▶ 本文:
不器用な私はこれらがスムーズにできず、ずいぶんお待たせしたのですよね。それでもオオタさんは、いら立つことなく、いつも淡々と落ち着いた態度でした。

「時間がかかって申し訳ありません」と私が言うと、「大丈夫。何をするわけでもないから」。この穏やかな言葉に、私はどれだけ励まされたことでしょう。

糖尿病という病気の怖さを知る

看護師という仕事は、生活指導をする機会が多く、糖尿病はその筆頭に上がる疾患です。そこで、私などは、ついつい病気の説明をしたくなってしまうのですが。ご存じの方は、この部分は飛ばして読んでください。

まず、糖尿病は、膵臓から出るインシュリンというホルモンの分泌が減る病気。インシュリンは、食べたものが分解してできた糖分を、身体に取り込む役割があり、減少すれば血中に糖分が多く残る、高血糖と呼ばれる状態になります。

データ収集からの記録
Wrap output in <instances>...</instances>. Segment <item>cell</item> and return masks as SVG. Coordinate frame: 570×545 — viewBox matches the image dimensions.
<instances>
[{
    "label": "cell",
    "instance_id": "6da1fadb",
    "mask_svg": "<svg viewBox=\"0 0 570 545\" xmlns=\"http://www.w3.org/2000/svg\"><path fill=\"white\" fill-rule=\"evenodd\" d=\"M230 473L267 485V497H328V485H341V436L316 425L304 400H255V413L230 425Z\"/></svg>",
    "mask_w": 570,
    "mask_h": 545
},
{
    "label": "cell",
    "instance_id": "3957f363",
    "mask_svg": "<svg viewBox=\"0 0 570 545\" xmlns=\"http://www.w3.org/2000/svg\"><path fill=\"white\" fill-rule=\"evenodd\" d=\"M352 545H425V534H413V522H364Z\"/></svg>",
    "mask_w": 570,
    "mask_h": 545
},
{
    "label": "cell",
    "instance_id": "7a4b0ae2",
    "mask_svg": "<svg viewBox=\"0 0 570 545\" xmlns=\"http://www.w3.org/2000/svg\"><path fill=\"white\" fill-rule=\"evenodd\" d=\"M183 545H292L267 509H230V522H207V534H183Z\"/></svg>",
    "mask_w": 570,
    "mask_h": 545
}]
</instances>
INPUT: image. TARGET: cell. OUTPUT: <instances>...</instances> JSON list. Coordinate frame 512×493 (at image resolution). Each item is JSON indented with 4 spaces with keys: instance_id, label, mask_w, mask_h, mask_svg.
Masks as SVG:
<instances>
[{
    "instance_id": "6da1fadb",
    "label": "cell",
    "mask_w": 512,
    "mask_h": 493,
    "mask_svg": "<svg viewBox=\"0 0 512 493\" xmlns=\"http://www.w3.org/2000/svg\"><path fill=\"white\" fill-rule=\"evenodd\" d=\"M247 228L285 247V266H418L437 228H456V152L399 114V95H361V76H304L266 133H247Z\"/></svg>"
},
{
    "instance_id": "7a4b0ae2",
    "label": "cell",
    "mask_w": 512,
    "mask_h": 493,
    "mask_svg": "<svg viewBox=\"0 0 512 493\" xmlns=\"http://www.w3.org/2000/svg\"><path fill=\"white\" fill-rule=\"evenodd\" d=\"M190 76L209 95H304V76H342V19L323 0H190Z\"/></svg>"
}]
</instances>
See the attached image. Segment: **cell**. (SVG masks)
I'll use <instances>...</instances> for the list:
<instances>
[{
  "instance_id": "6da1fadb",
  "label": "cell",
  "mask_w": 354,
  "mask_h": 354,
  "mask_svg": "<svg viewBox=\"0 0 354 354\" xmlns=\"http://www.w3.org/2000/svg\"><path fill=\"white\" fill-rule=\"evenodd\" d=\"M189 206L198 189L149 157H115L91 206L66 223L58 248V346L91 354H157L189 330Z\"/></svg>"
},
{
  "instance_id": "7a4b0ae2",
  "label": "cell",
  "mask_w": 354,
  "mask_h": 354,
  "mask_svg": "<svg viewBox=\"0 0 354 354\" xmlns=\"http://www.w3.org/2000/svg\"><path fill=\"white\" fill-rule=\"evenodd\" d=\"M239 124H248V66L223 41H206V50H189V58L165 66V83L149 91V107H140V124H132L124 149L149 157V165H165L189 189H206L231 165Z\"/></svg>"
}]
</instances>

▶ 課題について: 糖尿病を扱った本文のうち、「看護師という仕事は、生活指導」で始まり「糖と呼ばれる状態になります。」までの部分を、「インシュリン」を「インスリン」に置き換えて書き出してください。

▶ 課題の回答:
看護師という仕事は、生活指導をする機会が多く、糖尿病はその筆頭に上がる疾患です。そこで、私などは、ついつい病気の説明をしたくなってしまうのですが。ご存じの方は、この部分は飛ばして読んでください。

まず、糖尿病は、膵臓から出るインスリンというホルモンの分泌が減る病気。インスリンは、食べたものが分解してできた糖分を、身体に取り込む役割があり、減少すれば血中に糖分が多く残る、高血糖と呼ばれる状態になります。